Lázaro justifica a atuação no mercado negro dizendo não ser possível a um cubano viver com o salário que o Estado paga. Ele ganha 600 pesos cubanos (25 pesos conversíveis, ou US$ 25), que não chegam ao fim do mês. “Não faz sentido trabalhar. Se me pagam um peso para enrolar um charuto e o vendem por 10, estão me explorando. Aqui em Cuba as pessoas vivem buscando formas de comer”, afirmou.
Questionado se não se preocupa com a polícia, a resposta é rápida: “São dois turnos, e damos um dinheiro para cada um dos policiais para que não nos incomodem. Em Cuba, o sistema é corrupto. Somos uma pequena máfia”, disse.
Com a venda dos charutos, ele ganha em média US$ 20 por cada caixa vendida, pois divide o dinheiro com quem rouba as caixas dos armazéns e com aqueles que o ajudam a tocar o negócio ilícito abertamente nas ruas, recitando para os turistas as marcas que estão à venda: “Montecristo”, "Romeu e Julieta", "Cohiba". Enquanto anunciam os produtos de tabaco, alguns deles também se oferecem às turistas, dizendo, entre beijos, que elas não podem sair de Cuba sem viver a “experiência cubana”.
Além de atuar no mercado negro para aumentar sua renda, Lázaro tirou uma licença para ter um negócio próprio e ganhar mais do que o salário pago na fábrica de tabaco, onde enrola os charutos.
Para poder ser um "reparador de óculos", ele paga US$ 4 dólares mensais de imposto e mais US$ 10 anuais pelo uso do espaço em que trabalha.
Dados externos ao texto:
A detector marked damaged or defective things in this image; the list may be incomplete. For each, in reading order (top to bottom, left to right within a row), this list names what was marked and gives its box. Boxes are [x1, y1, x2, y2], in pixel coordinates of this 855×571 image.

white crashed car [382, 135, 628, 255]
Ele diz que teve a ideia de tirar a licença porque há meses havia sinais em Cuba de que o governo poderia demitir parte dos funcionários.
Sonho de partir
Não é só o desejo de aumentar sua renda que faz Lázaro abordar estrangeiros nas ruas de Havana, cuja deterioração parece refletir o cansaço da população com o sistema. Ele caminha com a esperança de encontrar turistas dispostos a lhe pagar nem que seja um mojito ou um prato de comida por sua amabilidade e simpatia ou uma mulher estrangeira que o leve de Cuba.
Seu tio, conta, encontrou uma espanhola, “enamorou-se”, casou-se e agora vive com ela na Espanha. “Quem consegue sair também pode ajudar sua família que ficou”, disse.
No entanto, também há outro motivo para que ele tente sair da ilha casado, e não numa balsa ou pelo convite de algum amigo no exterior. O cubano que se casa mantém o direito de ser cubano. Não há represálias. Ele pode sair e não correr o risco, por exemplo, de perder sua casa, sendo possível voltar e visitar a Ilha mais facilmente.
Condutor de bicitáxi passa pela rua O'Reilly: deterioração de capital cubana parece refletir cansaço da população com o regime - Foto: Leda Balbino
O mesmo não ocorre com aqueles que partem com a chamada “carta de invitación”. O prazo limite para ficar no estrangeiro são 11 meses e, enquanto se está fora, é preciso pagar ao Estado uma permissão de saída. Quem não volta é visto como traidor e pode ter confiscados todos os bens.
Além das dificuldades econômicas e da impossibilidade de deixar facilmente o país, Lázaro se ressente com as pressões dentro de Cuba, onde há um delito chamado “assédio ao turista”.
A designação surgiu para tentar coibir a abordagem dos estrangeiros pelos cubanos que, com dificuldades econômicas, os procuram para pedir desde fraldas para seus netos, leite em pó ou maços de cigarro. Muitos também se dispõem a mostrar a cidade com a esperança de ganhar um refresco como pagamento.
O “assédio ao turista” rende alguns dias de detenção, algumas cartas de advertência e até pode acabar em um tempo na prisão. “Tenho 15 cartas de advertência. Mas em que país do mundo é proibido falar com o outro, é proibido abordar um estrangeiro? Como eles podem determinar o que eu quero?”, indagou.
Lázaro se descreve como opositor ao regime dos irmãos Castro. Ao mesmo tempo, porém, não acredita que a população se rebelará para mudar a situação social causada pelo fracasso da política do Estado. “Eles fecharam esse sistema muito bem. As pessoas têm medo.”